O
DISCURSO DOS DESCAMISADOS
Existe uma música cujo
refrão é assim: "eu queria mudar, eu queria mudar, eu queria mudar, eu
queria mudar". Posto isto, tomo a liberdade de fazer singelas
considerações acerca de identidades.
Reconhecer-se como parte integrante de
um grupo, compartilhar de seus valores e alinhar-se aos seus referenciais
simbólicos é condição precípua à existência do homem como sujeito. As relações
entre os membros deste grupo no dia a dia vão delineando uma ética fechada na
qual aquele que pretende se integrar, necessariamente tem de se adaptar.
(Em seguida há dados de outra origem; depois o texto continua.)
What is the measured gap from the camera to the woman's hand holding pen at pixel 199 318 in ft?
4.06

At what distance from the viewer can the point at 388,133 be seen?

Por meio do trecho da letra da música
supracitada, logicamente podemos depreender o lugar social de quem a escreveu
e\ou interpreta, daqueles que a cantam, e até mesmo dos que dela se apropriam,
seja para se aproximar de um mundo que não é o seu operando num universo
simbólico que lhe é exterior, seja para legitimar uma conduta num plano particular
e coletivo de afirmação fazendo dela uma plataforma por meio da qual se obtém
status social para aqueles que a concebem como padrão.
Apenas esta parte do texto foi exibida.